How to extract the contents of a table in pdf file?

Bertrand picture Bertrand · Jul 10, 2015 · Viewed 10.8k times · Source

I want to extract the contents of a table in pdf like like this :

enter image description here

i wrote this java programme using iText java PDF libray which can read the contents of a PDF file line by line, but I do not know how to get the contents of table

import com.itextpdf.text.pdf.PdfReader;
import com.itextpdf.text.pdf.parser.PdfTextExtractor;

public class PDFReader {

    public static void main(String[] args) {

        // TODO, add your application code
        System.out.println("Lecteur PDF");
        System.out.println (ReadPDF("D:/test.pdf"));
    }
        private static String ReadPDF(String pdf_url)
    {
        StringBuilder str=new StringBuilder();
        try
        {

         PdfReader reader = new PdfReader(pdf_url);
        int n = reader.getNumberOfPages();
         for(int i=1;i<n;i++)
         {
            String str2=PdfTextExtractor.getTextFromPage(reader, i);
            str.append(str2);
           System.out.println(str);
         }
        }catch(Exception err)
        {
            err.printStackTrace();
        }
        return String.format("%s", str);
    }
}

this is what I get :

enter image description here

but that's not what I want, I want to extract the contents of the table line by line and column by column, for example, save each line in an java array

the first array will contain : "N°", "DATE OBSERVATIONS", "TEXTE"

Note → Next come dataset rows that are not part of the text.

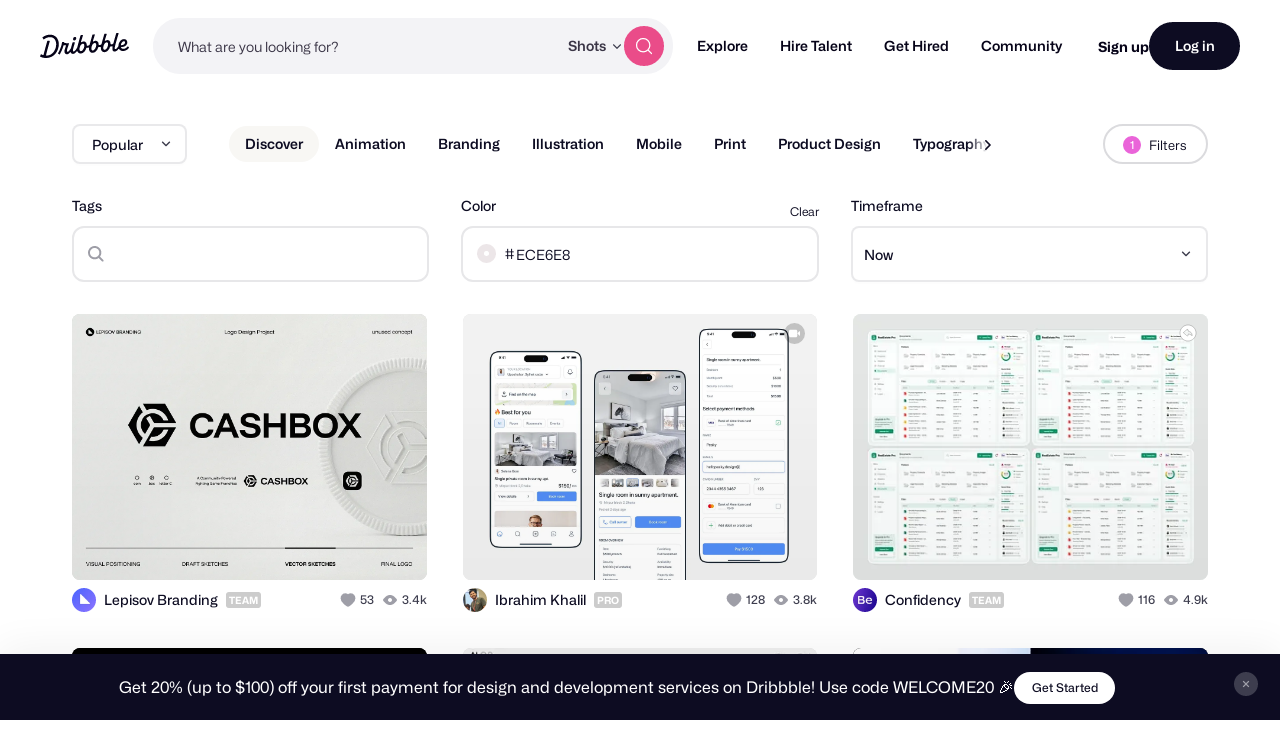

--- FILE ---
content_type: application/javascript
request_url: https://cdn.dribbble.com/assets/vite/assets/_baseUnary-56bc5bee.js
body_size: -85
content:
function a(n){return function(r){return n(r)}}var e=a;export{e as _};
//# sourceMappingURL=_baseUnary-56bc5bee.js.map


--- FILE ---
content_type: application/javascript
request_url: https://cdn.dribbble.com/assets/vite/assets/brief-floating-promo-fc3ae88e.js
body_size: 415
content:
import{a as t}from"./js.cookie-edb2da2a.js";import{t as i}from"./throttle-3094f99e.js";const r={scrollThreshold:300,cookieName:"drb-toast-dismissed",init(){var s;this.banner=document.querySelector("[data-brief-floating-promo]"),this.hasAnnouncement=!!document.querySelector("[data-announcements] [data-announcement]"),this.id=((s=this.banner)==null?void 0:s.id)||"brief-floating-promo",this.hasDismissed=this.getDismissedToastIds().includes(this.id),!(!this.banner||this.hasAnnouncement||this.hasDismissed)&&(this.bindScrollListener(),this.bindDismiss())},bindScrollListener(){const s=i(()=>{window.scrollY>this.scrollThreshold&&(this.banner.toggleAttribute("data-visible",!0),document.removeEventListener("scroll",s))},80);document.addEventListener("scroll",s,{passive:!0}),s()},bindDismiss(){const s=this.banner.querySelector("[data-brief-floating-promo-dismiss]");s==null||s.addEventListener("click",e=>{e.preventDefault(),this.banner.toggleAttribute("data-visible",!1),this.setDismissedCookie()})},getDismissedToastIds(){return JSON.parse(t.get(this.cookieName)||"[]")},setDismissedCookie(){const s=this.getDismissedToastIds();s.push(this.id),t.set(this.cookieName,JSON.stringify(s),{expires:30})}};export{r as B};
//# sourceMappingURL=brief-floating-promo-fc3ae88e.js.map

the second array will contain : "029/14", "Le 1er sept 2014 remplace AVURNAV...", "SETE A compter du lundi 7 juillet 2014 débuteront les trav..."

the third array will contain : "037/14", "Le 15 octobre 2014 remplace AVURNAV ...", "SETE Du 15 septembre 2014 au 15 juillet 2015, travaux ...."

and so on

Thanks

Answer

3-14159265358979323846264 picture 3-14159265358979323846264 · Jul 10, 2015

You may have to identify common field beginning/end character sequences to split your data into an array if your PDF library doesn't support extracting tables. For instance the first fields is nnn/nn, the second field ends nnnn/nn and the third field ends where the next first field begins.

This is a tricky problem - I have had to use coordinate based approaches to deal with this before, but your pdf library may not support extracting the position of letters as well as the actual text.